### Directive
Reproduce every entry below word for word, omitting the pictures.
** Start of Given records **
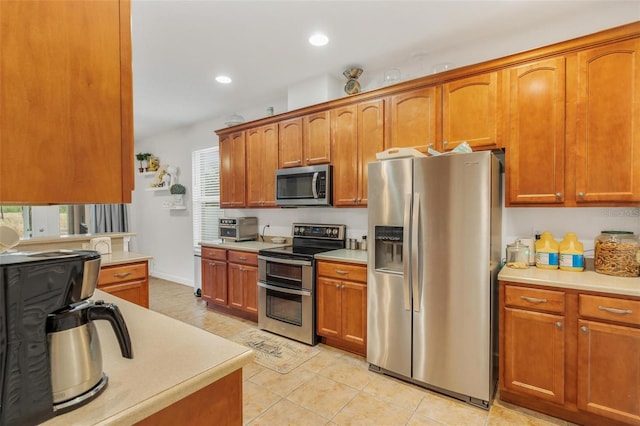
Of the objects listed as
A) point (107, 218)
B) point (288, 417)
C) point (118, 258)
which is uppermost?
point (107, 218)

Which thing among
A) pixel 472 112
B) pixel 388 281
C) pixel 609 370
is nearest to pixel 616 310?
pixel 609 370

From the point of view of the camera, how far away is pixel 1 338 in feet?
2.13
** End of Given records **
### Full solution
Of the objects listed as
A) point (107, 218)
B) point (288, 417)
C) point (118, 258)
which is uppermost?
point (107, 218)

Which thing among
A) pixel 472 112
B) pixel 388 281
C) pixel 609 370
is nearest to pixel 616 310?
pixel 609 370

From the point of view of the camera, how far away is pixel 1 338 in feet?
2.13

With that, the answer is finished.